Le pétrole, source de malheur

La population telfane pensait que le pétrole allait améliorer considérablement ses conditions de vie. Mais c’est le revers de la médaille. Signalons le pétrole a aussi ses inconvénients : déversement des déchets toxiques. A cela s’ajoute la désorganisation de la société : abandon des études par les jeunes pour les travaux au chantier d’exploitation, alcoolisme, tabagisme, prostitution, la flambée des prix de denrées, la vie chère etc. A ces maux, s’ajoutent aussi des préjudices causés aux populations de la zone d’exploitation du pétrole : ces préjudices sont entres autres la destruction d’arbres fruitiers, des bois sacrés, des champs, la pollution des eaux, le clientélisme, le népotisme. Déversement criminels des hydrocarbures, conflits entre population riveraines et la société d’exploitation d’une part et entre le gouvernement la société d’exploitation d’autre part.

La déconvenue

La population telfane, en apprenant la nouvelle de l’exploitation de son pétrole a cru à un eldorado. Pour elle, toutes les conditions de vie allaient être nettement améliorées. Hélas, c’est le revers de la médaille. Au lieu que les conditions soient améliorées, c’est le contraire. La situation s’est aggravée. Le pétrole, au lieu de faire le bonheur de la pollution telfane, il a plutôt apporté le malheur. La population broie du noir. Elle vit l’enfer. La misère.
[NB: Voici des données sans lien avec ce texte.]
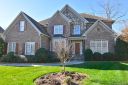 10306 Lady Grace Lane sold home in Charlotte, SC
En écrivant « Quand le fond du mortier est noir », Djékourninga Kaoutar Lazarre a-t-il lu les signes du temps ? En tout cas, la crise persiste et signe. Le fond du mortier continue d’être noir.

Signalons au passage qu’avec « Quand le fond du mortier est noir », Djékourninga Kaoutar Lazarre signe son deuxième livre après « De l’autre rive », un roman publié en 2014 aux Editions Edilivre en France.